J'aime à interpréter de la sorte la fameuse phrase de Pascal  : l'homme est un roseau pensant...

En effet, l'homme vit le plus souvent courbé, il vit sous  le grand vent et les grandes tempêtes de ses passions, ses ambitions contrariées, ses petits calculs, ses soumissions qui le rabaissent et font de lui un être courbé. Cependant, parfois il lui arrive de se redresser, de se tenir droit : lorsqu'il se met à penser.

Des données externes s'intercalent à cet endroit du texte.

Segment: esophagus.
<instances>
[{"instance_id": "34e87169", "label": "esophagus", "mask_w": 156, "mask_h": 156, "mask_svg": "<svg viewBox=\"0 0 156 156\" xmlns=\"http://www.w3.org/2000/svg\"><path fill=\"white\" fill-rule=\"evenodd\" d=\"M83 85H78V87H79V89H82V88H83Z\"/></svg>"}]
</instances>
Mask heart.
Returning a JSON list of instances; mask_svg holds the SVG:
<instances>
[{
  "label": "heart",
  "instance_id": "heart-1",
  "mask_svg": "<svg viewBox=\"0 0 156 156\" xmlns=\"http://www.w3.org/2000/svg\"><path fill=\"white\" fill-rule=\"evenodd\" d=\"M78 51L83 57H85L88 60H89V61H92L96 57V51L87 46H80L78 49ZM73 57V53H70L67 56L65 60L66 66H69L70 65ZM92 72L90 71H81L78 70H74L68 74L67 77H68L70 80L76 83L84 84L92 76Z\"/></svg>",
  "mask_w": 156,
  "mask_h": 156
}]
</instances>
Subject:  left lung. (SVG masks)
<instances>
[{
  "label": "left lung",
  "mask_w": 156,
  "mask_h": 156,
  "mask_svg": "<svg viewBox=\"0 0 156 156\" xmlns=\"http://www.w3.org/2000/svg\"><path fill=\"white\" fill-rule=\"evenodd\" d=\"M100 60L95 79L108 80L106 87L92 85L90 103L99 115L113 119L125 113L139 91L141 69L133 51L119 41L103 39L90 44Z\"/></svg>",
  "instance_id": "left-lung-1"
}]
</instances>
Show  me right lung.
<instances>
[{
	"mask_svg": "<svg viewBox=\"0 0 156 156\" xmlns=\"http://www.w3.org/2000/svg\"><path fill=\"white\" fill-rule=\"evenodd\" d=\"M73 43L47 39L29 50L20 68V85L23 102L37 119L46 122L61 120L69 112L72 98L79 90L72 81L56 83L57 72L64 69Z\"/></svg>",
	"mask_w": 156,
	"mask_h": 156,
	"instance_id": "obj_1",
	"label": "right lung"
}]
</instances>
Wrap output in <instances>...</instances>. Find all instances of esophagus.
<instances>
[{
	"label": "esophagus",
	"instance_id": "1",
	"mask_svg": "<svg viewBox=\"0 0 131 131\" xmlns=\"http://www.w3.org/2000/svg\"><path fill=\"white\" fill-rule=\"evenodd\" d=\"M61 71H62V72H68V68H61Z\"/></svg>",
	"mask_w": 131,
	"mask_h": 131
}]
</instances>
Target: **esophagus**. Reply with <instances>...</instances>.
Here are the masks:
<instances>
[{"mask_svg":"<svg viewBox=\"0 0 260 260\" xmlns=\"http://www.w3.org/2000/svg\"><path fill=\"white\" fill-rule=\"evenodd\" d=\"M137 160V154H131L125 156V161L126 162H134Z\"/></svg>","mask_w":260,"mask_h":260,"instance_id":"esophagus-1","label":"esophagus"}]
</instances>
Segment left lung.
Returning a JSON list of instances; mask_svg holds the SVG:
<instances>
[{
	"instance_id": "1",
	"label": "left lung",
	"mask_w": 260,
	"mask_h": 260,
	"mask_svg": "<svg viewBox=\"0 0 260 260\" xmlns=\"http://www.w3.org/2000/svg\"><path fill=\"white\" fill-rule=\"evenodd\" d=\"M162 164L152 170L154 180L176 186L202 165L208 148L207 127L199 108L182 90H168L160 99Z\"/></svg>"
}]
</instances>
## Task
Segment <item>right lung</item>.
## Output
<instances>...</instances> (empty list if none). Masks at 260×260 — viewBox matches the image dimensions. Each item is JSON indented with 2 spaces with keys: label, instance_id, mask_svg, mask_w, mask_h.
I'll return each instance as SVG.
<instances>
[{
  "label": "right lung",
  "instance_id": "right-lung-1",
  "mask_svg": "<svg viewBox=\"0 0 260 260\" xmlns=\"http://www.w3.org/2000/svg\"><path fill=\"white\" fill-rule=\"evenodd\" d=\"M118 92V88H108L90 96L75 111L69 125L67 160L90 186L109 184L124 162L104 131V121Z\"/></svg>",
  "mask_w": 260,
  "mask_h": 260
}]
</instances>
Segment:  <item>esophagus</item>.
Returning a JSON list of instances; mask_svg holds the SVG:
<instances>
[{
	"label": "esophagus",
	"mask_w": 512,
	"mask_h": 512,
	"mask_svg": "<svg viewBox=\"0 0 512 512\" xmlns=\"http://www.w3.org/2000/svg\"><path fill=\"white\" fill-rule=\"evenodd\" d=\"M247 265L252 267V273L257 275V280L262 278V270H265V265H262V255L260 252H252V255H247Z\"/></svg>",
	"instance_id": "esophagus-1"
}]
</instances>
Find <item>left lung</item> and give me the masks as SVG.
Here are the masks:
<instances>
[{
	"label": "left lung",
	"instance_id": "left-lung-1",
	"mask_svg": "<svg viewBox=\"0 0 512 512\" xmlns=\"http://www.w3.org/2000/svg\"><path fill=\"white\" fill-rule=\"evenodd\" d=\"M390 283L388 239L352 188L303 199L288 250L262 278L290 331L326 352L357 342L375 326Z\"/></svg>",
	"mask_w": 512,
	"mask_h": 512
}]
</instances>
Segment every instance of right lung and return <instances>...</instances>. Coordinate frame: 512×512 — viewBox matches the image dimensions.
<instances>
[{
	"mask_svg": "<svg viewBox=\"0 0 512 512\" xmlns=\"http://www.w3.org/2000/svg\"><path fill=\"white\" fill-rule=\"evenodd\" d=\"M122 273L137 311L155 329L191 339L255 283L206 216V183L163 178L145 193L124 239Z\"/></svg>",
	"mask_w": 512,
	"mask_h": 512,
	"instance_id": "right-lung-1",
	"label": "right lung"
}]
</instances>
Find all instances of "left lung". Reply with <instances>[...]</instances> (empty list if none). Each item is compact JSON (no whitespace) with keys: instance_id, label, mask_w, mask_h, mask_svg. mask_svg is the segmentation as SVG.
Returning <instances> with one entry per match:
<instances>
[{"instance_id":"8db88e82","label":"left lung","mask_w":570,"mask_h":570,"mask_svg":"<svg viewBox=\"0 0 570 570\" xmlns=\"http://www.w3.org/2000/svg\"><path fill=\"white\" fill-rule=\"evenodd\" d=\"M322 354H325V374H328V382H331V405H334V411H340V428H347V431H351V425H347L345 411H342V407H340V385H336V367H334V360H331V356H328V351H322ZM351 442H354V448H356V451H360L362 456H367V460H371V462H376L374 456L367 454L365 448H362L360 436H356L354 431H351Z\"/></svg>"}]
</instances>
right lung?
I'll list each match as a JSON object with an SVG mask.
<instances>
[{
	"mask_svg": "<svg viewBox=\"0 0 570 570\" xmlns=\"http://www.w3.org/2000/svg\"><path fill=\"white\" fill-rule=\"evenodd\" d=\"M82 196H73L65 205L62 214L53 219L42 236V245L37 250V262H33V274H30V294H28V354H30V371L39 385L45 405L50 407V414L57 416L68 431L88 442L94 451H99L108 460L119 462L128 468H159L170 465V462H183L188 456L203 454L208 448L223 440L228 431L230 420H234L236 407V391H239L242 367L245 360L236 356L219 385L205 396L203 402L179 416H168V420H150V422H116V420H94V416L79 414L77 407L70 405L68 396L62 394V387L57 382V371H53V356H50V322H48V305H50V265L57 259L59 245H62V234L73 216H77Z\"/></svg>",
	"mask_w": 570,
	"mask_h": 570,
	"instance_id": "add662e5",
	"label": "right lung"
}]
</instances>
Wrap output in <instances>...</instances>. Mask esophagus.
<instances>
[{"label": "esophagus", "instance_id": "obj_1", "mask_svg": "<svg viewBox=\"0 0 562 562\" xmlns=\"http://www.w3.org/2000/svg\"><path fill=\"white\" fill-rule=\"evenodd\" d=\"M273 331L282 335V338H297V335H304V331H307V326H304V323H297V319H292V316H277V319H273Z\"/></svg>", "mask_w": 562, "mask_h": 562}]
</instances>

Certains m'ont écrit pour me rappeler que "penser était un luxe" dans les temps que nous vivons. Si c'est si vrai, pourquoi dans ce pays du luxe qu'est la France la pensée est aussi peu considérée ? Qu'est ce qui explique que ce luxe soit peu prisé ?

D'aucuns méfiants, pourraient alors nous dire qu'en fait, on ne veut pas que les roseaux que nous sommes se mettent à penser. Mais cette logique du soupçon fait tout de même problème...L'homme qui se redresse et se met droit pour penser a toujours été une exception. Le plus souvent en effet, les hommes acceptent de vivre courbés...Pensons à cette fameuse phrase de Rousseau (désolé pour le côté un  peu "érudit" mais ce doit être le métier qui veut cela) : "l'homme est né libre mais partout il est dans les fers". Le fait qu'il soit né libre est discutable. J'ai plutôt tendance à considérer que la liberté se gagne par la pensée et le souci de soi. Mais le "fond" demeure vrai. Partout et le plus souvent, l'homme a vécu dans les fers, acceptant la soumission...Se soumettant et se courbant, se pliant à la loi du plus fort ou du plus faible plus précisément car la véritable force n'est pas dans la violence de celui qui opprime avec haine et cynisme....Elle est précisément dans le fait de parvenir à se redresser de temps à autre, malgré les tempêtes et les pressions de tous bords. 

 

jeudi, 12 février 2009

La crise de l'intelligence.

 

On nous parle de crise....

Pourtant, notre pays a une richesse inouie : il est en paix avec ses voisins. Il a une terre riche qui lui permet de manger à sa faim. Ses enfants sont éduqués et le nombre de jeunes susceptibles de les éduquer ne manquent pas. Il dispose de grandes villes et d'une aura internationale...Ou est la crise ?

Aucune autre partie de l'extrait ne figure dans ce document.